Au nom du gouvernement, la police équatorienne a pris possession le
8 juillet de 195 sociétés censées appartenir au groupe
Isaias, dont les chaînes de télévision privées
Gamavisión, TC Televisión et Cablevisión, qui jouissent de plus de
la moitié de l'audience nationale. Dans un processus différent
mais simultané, la populaire Radio Sucre, critique du pouvoir, a été
fermée pour problèmes présumés de fréquence.
Le Consejo Nacional de Radiodifusión y
Televisión (Conartel) analyse en outre, pour indices supposés
d'irrégularités, l'exploitation de 597 fréquences locales
et nationales, y compris celles des autres chaînes privées de
télévision d'audience nationale, RedTeleSistema, Telerama,
Ecuavisa y Teleamazonas.
Jamais peut-être, dans un pays que la communauté
internationale considère encore comme démocratique, le pouvoir
n'avait fait une telle razzia sur les médias. Les trois télévisions
passées sous contrôle public continuent à émettre,
mais la ligne éditoriale de l'information y est dictée par
un gérant nommé par le gouvernement. La propagande s'y substitue
à l'analyse à l'approche du référendum auquel
sera soumis, en septembre, la nouvelle Constitution socialiste. L'Assemblée
constituante la peaufine sous la domination du parti présidentiel
Acuerdo Pais (Accord Pays). Les derniers sondages jettent un doute sur la
victoire du oui.
Perpétrant son coup de force à un moment qu'il croit politiquement
opportun, Rafael Correa le justifie par un argument qu'applaudissent de nombreux
Equatoriens. Il s'agit, officiellement, de récupérer
les 661 millions de dollars qu'aurait coûté à l'Etat
et aux épargnants la faillite frauduleuse, il y a dix ans, de la banque
Filanbanco. Roberto et William Isaias, ex-administrateurs de Filanbanco et
propriétaires supposés des sociétés et chaînes
de télévisions saisies le 8 juillet, sont réfugiés
aux Etats-Unis. L'Equateur demande leur extradition.
Soixante mille clients de Filanbanco furent victimes du crash bancaire national
qui déboucha en 2000 sur l'adoption du dollar américain
comme monnaie officielle de l'Equateur. Le président Correa affirme
que les télévisions et autres sociétés du groupe
Isaias seront vendues aux enchères pour compenser les pertes de l'Etat
et des épargnants. Toutefois, le quotidien El Telégrafo,
saisi l'an dernier et devant lui aussi être vendu pour dédommager
des victimes du crash bancaire, est devenu et demeure un organe officiel
de défense du pouvoir.

EXERCICES:
**A)** Répondez aux questions suivantes d'après l'article sur la saisie des médias en Équateur :
(i) Combien de sociétés la police a-t-elle saisies le 8 juillet ?
(ii) À quel mois est prévu le référendum sur la nouvelle Constitution ?
(iii) Combien de clients de Filanbanco furent victimes du crash bancaire ?
**B)** Veuillez citer fidèlement le passage de l'article sur la saisie des médias en Équateur qui s'ouvre sur les mots « Au nom du gouvernement, la » et se ferme sur « Ecuavisa y Teleamazonas. ».

DONNÉES:

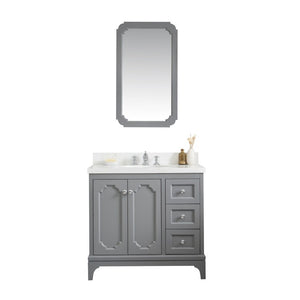 VQU036QCCG72 Bathroom/Vanities/Single Vanity Cabinets with Tops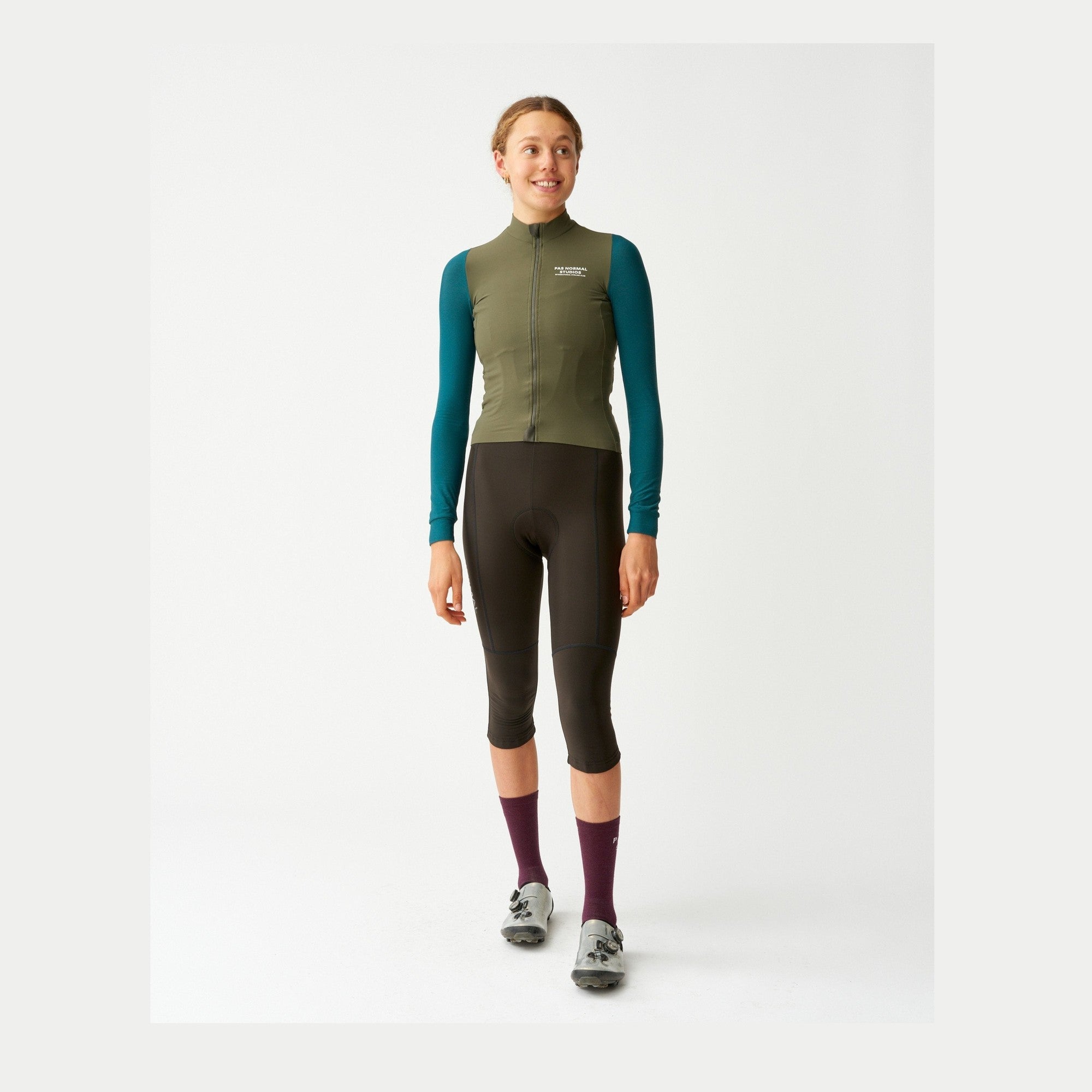Pas Normal Studios - Women's Mechanism Long Sleeve Jersey - Olive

CORRIGÉ:
**A)**
(i) 195 sociétés.
(ii) En septembre.
(iii) Soixante mille.

**B)**
Au nom du gouvernement, la police équatorienne a pris possession le
8 juillet de 195 sociétés censées appartenir au groupe
Isaias, dont les chaînes de télévision privées
Gamavisión, TC Televisión et Cablevisión, qui jouissent de plus de
la moitié de l'audience nationale. Dans un processus différent
mais simultané, la populaire Radio Sucre, critique du pouvoir, a été
fermée pour problèmes présumés de fréquence.
Le Consejo Nacional de Radiodifusión y
Televisión (Conartel) analyse en outre, pour indices supposés
d'irrégularités, l'exploitation de 597 fréquences locales
et nationales, y compris celles des autres chaînes privées de
télévision d'audience nationale, RedTeleSistema, Telerama,
Ecuavisa y Teleamazonas.